Dan Cosley is an assistant professor of information science at Cornell University. His primary interest is helping groups make sense, use, and reuse of information; he studies this by using social science theory, HCI design principles, and models of behavior to build and evaluate systems in real contexts. His work spans a broad range of problems, most recently using people's behavior around community goods such as Wikipedia to motivate them to contribute more, and re-using content people create in social media systems to support individual and social reminiscence. He is also interested in the more general problem of how to move from theory, principles, and models to actual design, and how those designs can then inform the principles that inspired the designs. He has a Ph.D. in computer science from the University of Minnesota and is the recent recipient of an NSF CAREER award.
Address: 301 College Ave., Department of Information Science, Cornell University, Ithaca, NY 14850.
Howard T. Welser is an Assistant Professor of Sociology at Ohio University. He received his Ph.D. in 2006 from the University of Washington. Dr. Welser's research investigates how microlevel processes generate collective outcomes, with application to status achievement in avocations, development of institutions and social roles, the emergence of cooperation, and network structure in computer mediated interaction. He recently received a grant from Microsoft Research to study emergent social roles in online question and answer systems. His work has been published in Rationality and Society, Journal of Social Structure, Journal of Computer-Mediated Communication, the proceedings of International AAAI Conference on Weblogs and Social Media, Hawaii International Conference on System Science, World Wide Web Workshop, as well as chapters in e-Research: Transformation in Scholarly Practice, and the Sage Handbook of Online Research Methods.

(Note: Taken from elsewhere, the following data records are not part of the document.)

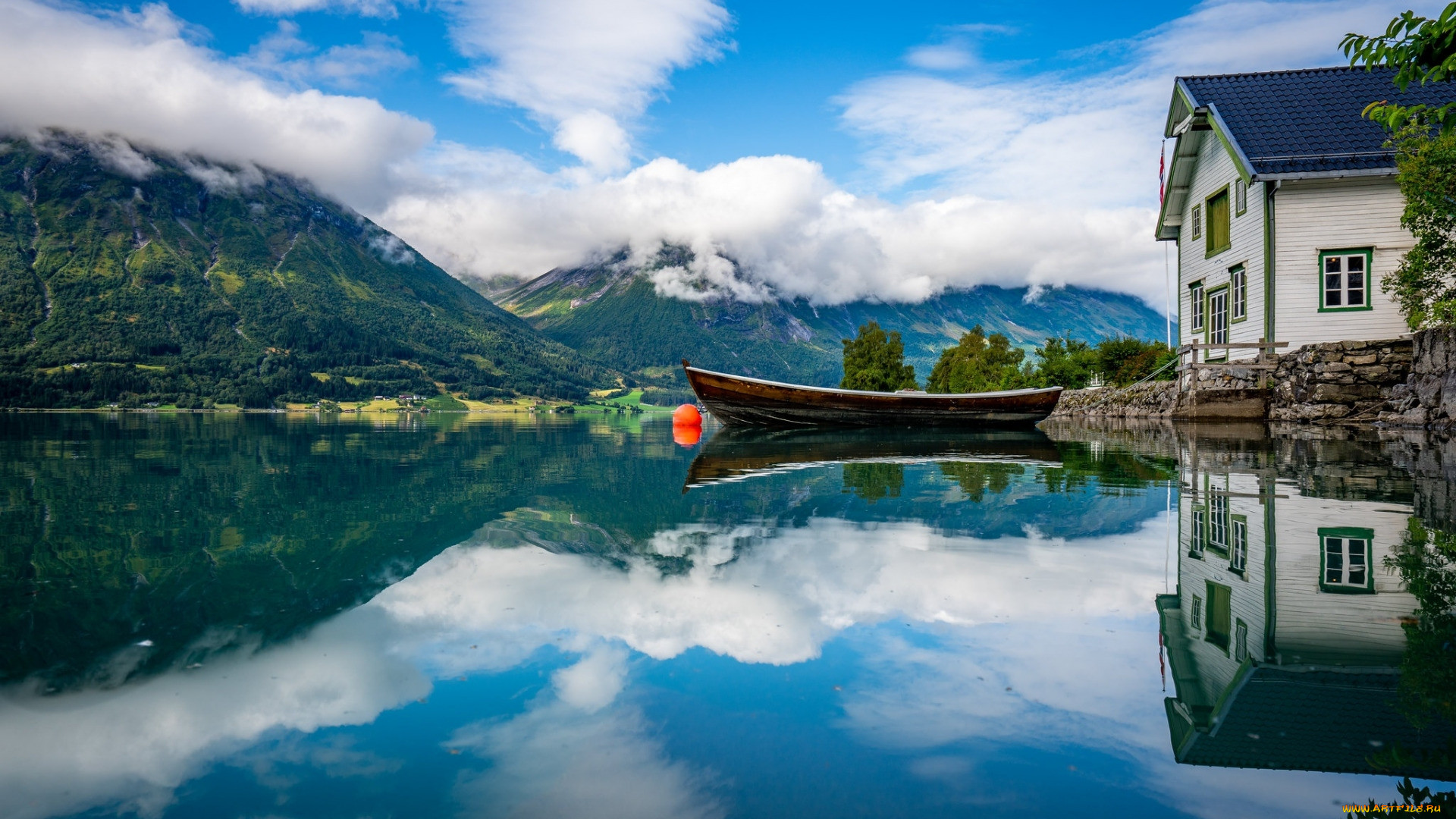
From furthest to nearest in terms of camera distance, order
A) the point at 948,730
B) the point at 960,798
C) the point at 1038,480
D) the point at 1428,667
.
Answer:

Address: Bentley Annex 109, Department of Sociology & Anthropology, Ohio University, Athens, Ohio 45701.
Ling Xia is a graduate student in the Department of Communication at Cornell University. She received her M.S. degree in Communication from Cornell University. She is interested in knowledge management and social network analysis, especially in the context of the adversarial network. She has received top paper award from the annual conferences of National Communication Association. Her work has been published in Journal of the American Society for Information Science and Technology and Management Communication Quarterly.
Address: 209 Kennedy Hall, Department of Communication, Cornell University, Ithaca, NY 14853.
Dr. Geri Gay is the Kenneth J. Bissett Professor and Chair of Communication at Cornell University and a Stephen H. Weiss Presidential Fellow. She is also a member of the Faculty of Computer and Information Science and the director of the Human Computer Interaction Lab at Cornell University. Her research focuses on social and technical issues in the design of interactive communication technologies. Specifically, she is interested in social navigation, affective computing, social networking, mobile computing, and design theory. Professor Gay has received funding for her research and design projects from NSF, NASA, the Mellon Foundation, Intel, Google, Microsoft, NIH, the Robert Wood Johnson Foundation, AT&T Foundation, and several private donors. She teaches courses in interactive multimedia design and research, computer-mediated communication, human-computer interaction, and the social design of communication systems. Recently, she has published in IEEE, International Journal of Human-Computer Interaction, Journal of Computer-Mediated Communication, Journal of Communication, CHI, HICCS, ACM Digital Libraries, SIGIR, JASIST, and CSCW.
Address: 325 Kennedy Hall, Department of Communication, Cornell University, Ithaca, NY 14853.